◆ Study text

-1

Here is the code:

s = 'Waitematā'
w = open('test.txt','w')
w.write(s)
w.close()

I get the following error.

UnicodeEncodeError: 'charmap' codec can't encode character '\u0101' in position 8: character maps to <undefined> The string will print with the macron a, ā. However, I am not able to write this to a .txt or .csv file.

Am I able to swap our the macron a, ā for no macron? Thanks for the help in advance.

2 Answers2

0

Note that if you open a file with open('text.txt', 'w') and write a string to it, you are not writing a string to a file, but writing the encoded string into the file. What encoding used depends on your LANG environment variable or other factors.

To force UTF-8, as you suggested in title, you can try this:

w = open('text.txt', 'wb') # note for binary
w.write(s.encode('utf-8')) # convert str into byte explicitly
w.close()
adrtam
  • 6,991
  • 2
  • 12
  • 27
0

As documented in open:

In text mode, if encoding is not specified the encoding used is platform dependent: locale.getpreferredencoding(False) is called to get the current locale encoding.

Not all encodings support all Unicode characters. Since the encoding is platform dependent when not specified, it is better and more portable to be explicit and call out the encoding when reading or writing a text file. UTF-8 supports all Unicode code points:

s = 'Waitematā'
with open('text.txt','w',encoding='utf8') as w:
   w.write(s)
Mark Tolonen
  • 166,664
  • 26
  • 169
  • 251

Stored data entries

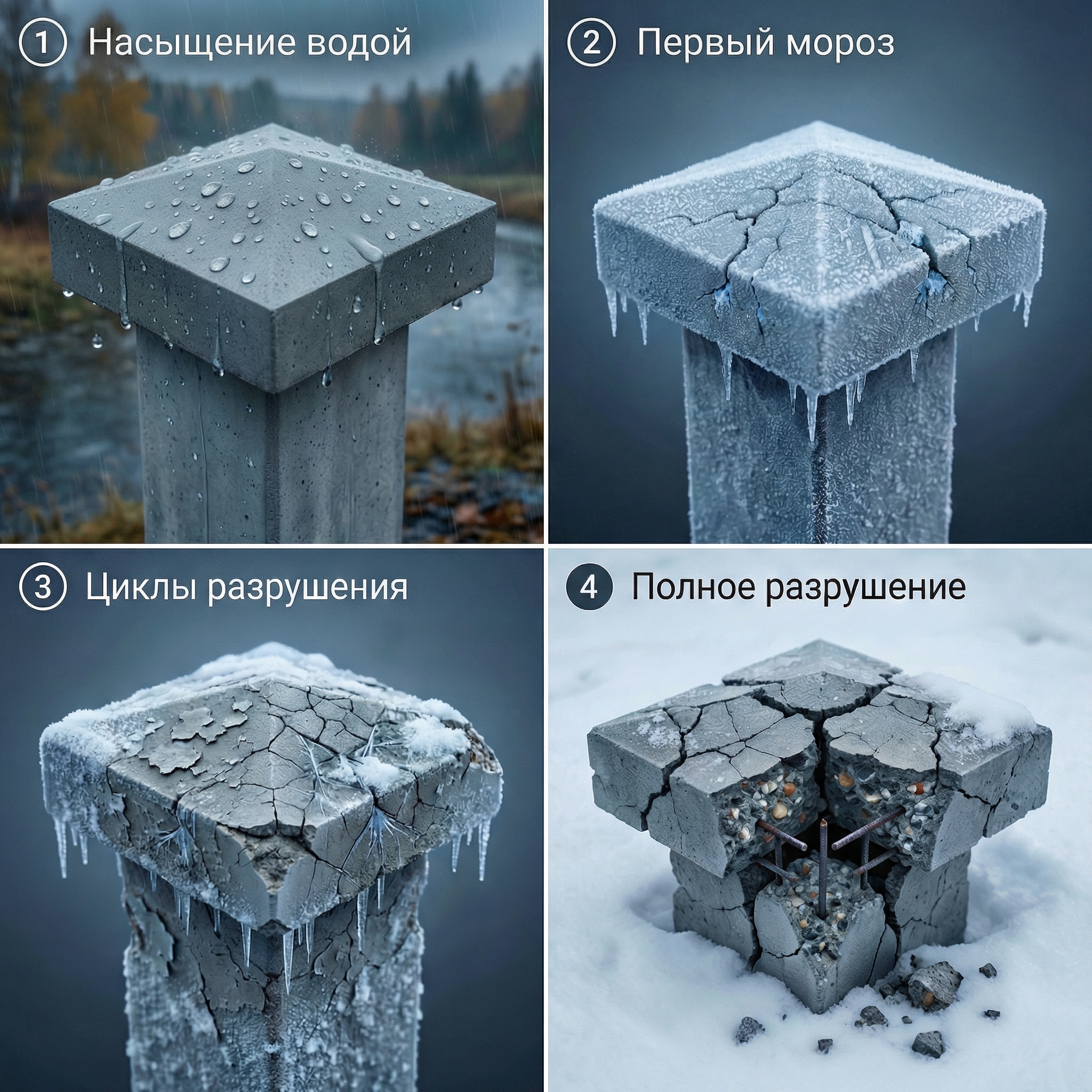 1 Насыщение водой

2 Первый мороз

3 Циклы разрушения

4 Полное разрушение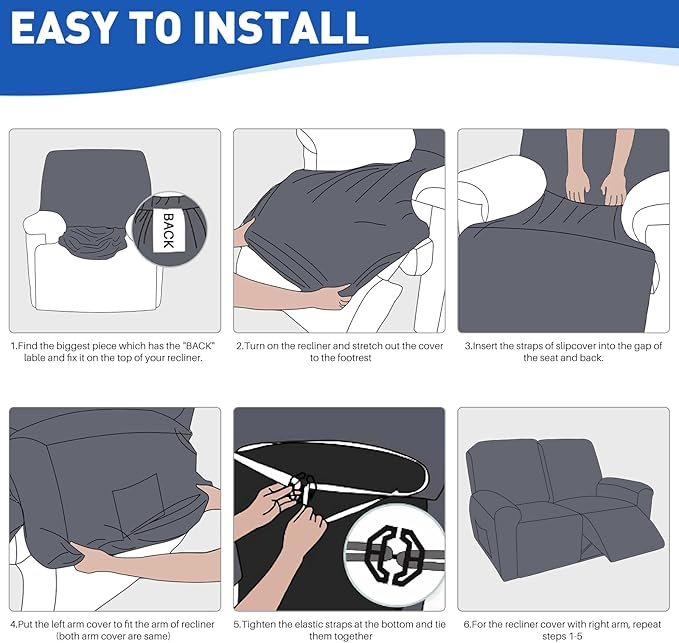 EASY TO INSTALL

BACK

1.Find the biggest piece which has the "BACK" lable and fix it on the top of your recliner.

2.Turn on the recliner and stretch out the cover to the footrest

3.Insert the straps of slipcover into the gap of the seat and back.

4.Put the left arm cover to fit the arm of recliner (both arm cover are same)

5.Tighten the elastic straps at the bottom and tie them together

6.For the recliner cover with right arm, repeat steps 1-5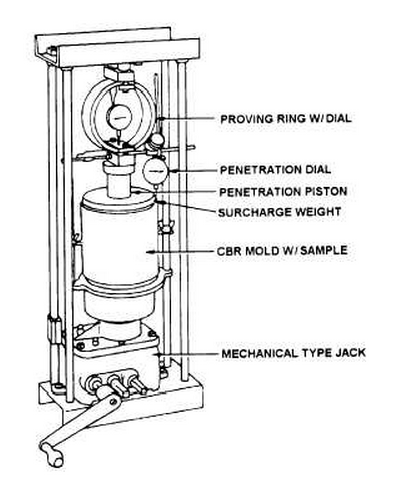 PROVING RING W/DIAL

PENETRATION DIAL

PENETRATION PISTON

SURCHARGE WEIGHT

CBR MOLD W/SAMPLE

MECHANICAL TYPE JACK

◆ What to work on
Please repeat, word for word, the part of the forum thread about the encoding error that opens with the words containing "UnicodeEncodeError: 'charmap' codec" and closes with "help in advance.".

◆ Task response
UnicodeEncodeError: 'charmap' codec can't encode character '\u0101' in position 8: character maps to <undefined> The string will print with the macron a, ā. However, I am not able to write this to a .txt or .csv file.

Am I able to swap our the macron a, ā for no macron? Thanks for the help in advance.